Les élections communales de 1997 ont failli faire avorter le projet du PJD en tant que parti politique, affirme Abdelilah Benkirane dans un entretien accordé à un chercheur dans le cadre de la préparation de sa thèse de doctorat, rapporte le quotidien Akhbar Al Yaoum dans son édition du week-end des 11 et 12 juin.En effet, feu Abdelkarim El Khatib, alors patron du MPDC (Mouvement populaire démocratique et constitutionnel), avait interdit la participation aux élections locales de 1997 aux militants du MUR (Mouvement unicité et réforme). Ceux-ci venaient d’intégrer le parti et allaient le phagocyter, quelques mois plus tard, pour en faire l’actuel PJD.
Selon Abdelilah Benkirane, il fallait alors couvrir au moins 24.000 circonscriptions électorales alors que le parti, même avec le renfort des nouvelles recrues du MUR, ne pouvait en couvrir que 4.000. Le docteur El Khatib, affirme-t-il, a vu ce chiffre comme une «insulte» envers le MPDC et a donc décidé que le parti ne pouvait participer aux élections avec moins de 50% de couverture des circonscriptions électorales, de même qu’il était contre l’idée de présenter le premier venu sous les couleurs du parti pour atteindre ce taux de couverture.
Les islamistes, nouvellement pris sous l’aile de ce politicien chevronné, ne l’entendront pas de cette oreille. Ainsi, dès que leur processus d’intégration politique a été enclenché, ils ont décidé de s’imposer et d'aller à la conquête des sièges électoraux. Les deux parties en sont donc arrivées à une brouille qui allait remettre en question tout le processus de rapprochement, encore à ses débuts, entre le MPDC et le MUR.
Feu El Khatib était même à deux doigts de laisser tomber tout le projet, affirme Benkirane. Et pour monter son intransigeance, il était allé jusqu’à boycotter les réunions des instances dirigeantes du parti. Les islamistes du MUR ont dû faire le dos rond. Cependant, ils ont quand même fini par se présenter à ces élections, mais en tant que candidats Sans appartenance politique (SAP). Au final, sur les 6.000 candidats à avoir bravé les directives du chef du parti pour se présenter, une centaine à peine a pu remporter un siège.

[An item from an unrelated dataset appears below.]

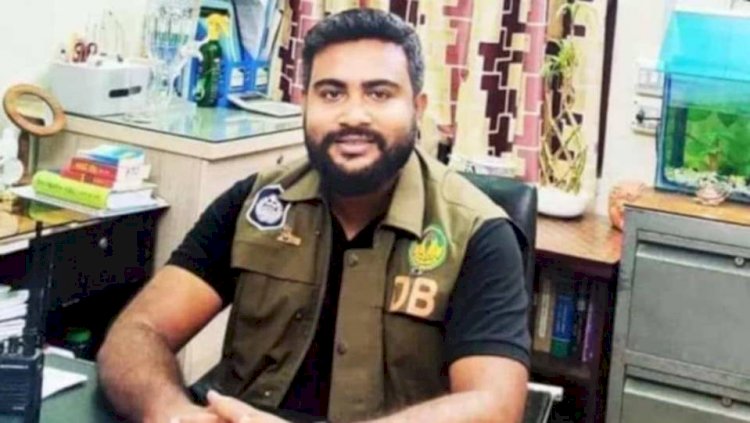রাজশাহীতে ক্রসফায়ারের ভয় দেখিয়ে টাকা আদায়, ৫ বছর পর সাবেক ডিবি কর্মকর্তার নামে মামলা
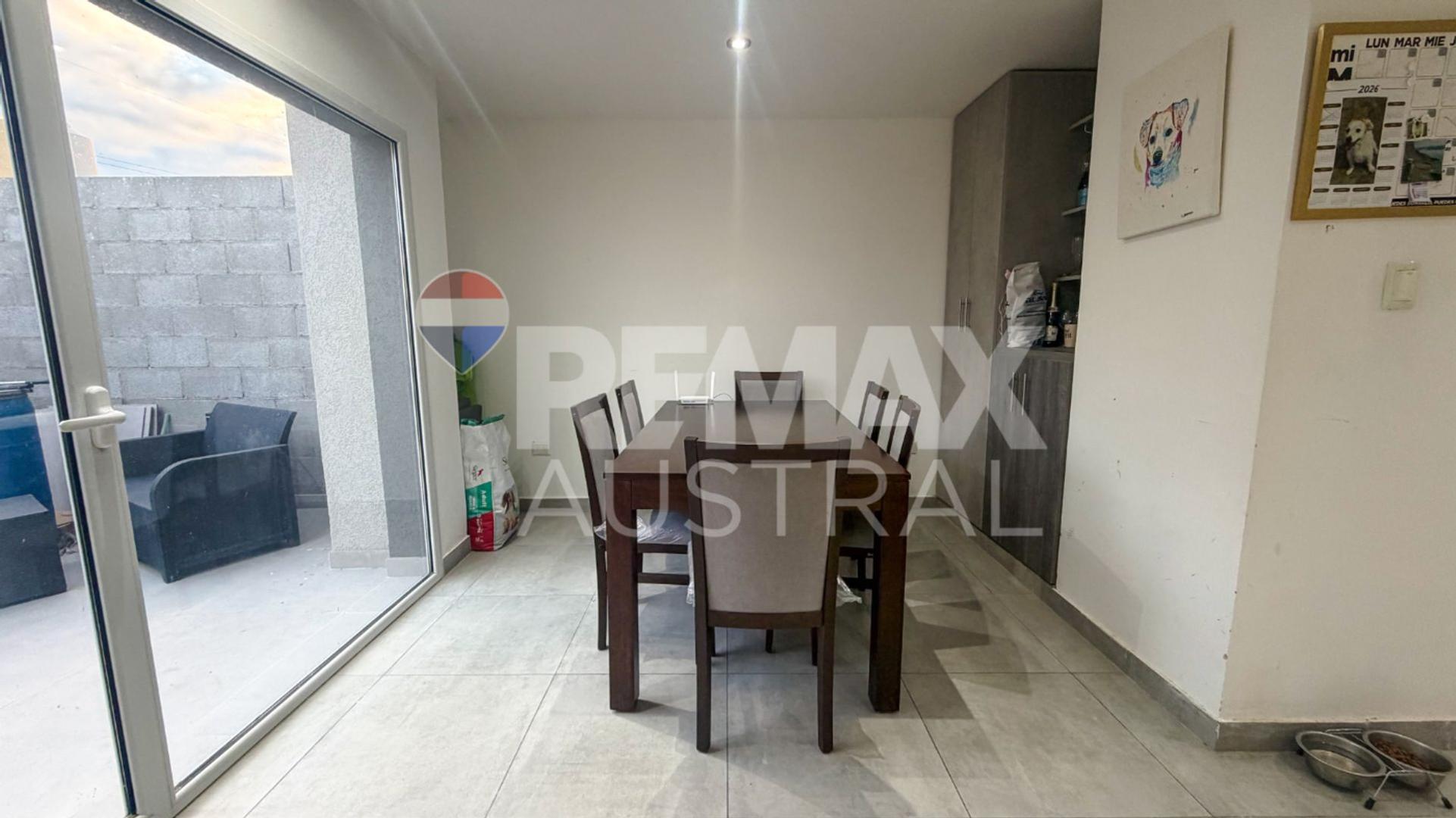 Casa en Venta con 1 cochera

Ce n’est d’ailleurs pas la première point de discorde entre les islamistes du MUR et leur parrain politique. Benkirane relève, dans ce même entretien, que lors des débats relatifs à la Constitution de 1996, les islamistes du MUR étaient pour un vote favorable, alors que feu El Khatib avait exprimé des réserves. Et il n’était pas le seul! Bien plus, poursuit Benkirane, le patron du MPDC avait même reçu, alors, un appel téléphonique l’incitant à voter contre le projet de la Constitution. Ce qui a provoqué le premier clash entre Benkirane et feu El Khatib.
Cela dit, insiste l’actuel Chef de gouvernement, ce qui gênait les islamistes, ce n’était pas tant la nature des réformes constitutionnelles que la manière de travailler au sein du parti. En fait, Benkirane et ses amis n’admettaient pas que des décisions prises en dehors du parti et de ses instances décisionnelles leur soient imposées sans qu’ils n'aient leur mot à dire.
Dans cet entretien, Benkirane a également affirmé avoir été tenté, lui aussi, de mettre fin à cette expérience en sa qualité de patron du MUR, mais il a fini, lui et les siens, par faire des concessions. Bref, il était évident que les deux hommes ne s’entendraient pas. C’est pour cela que Saadeddine El Othmani a été appelé à la rescousse, prenant la place de Benkirane. C’est d’ailleurs pendant cette période qu'El Othmani a été élu secrétaire général du PJD.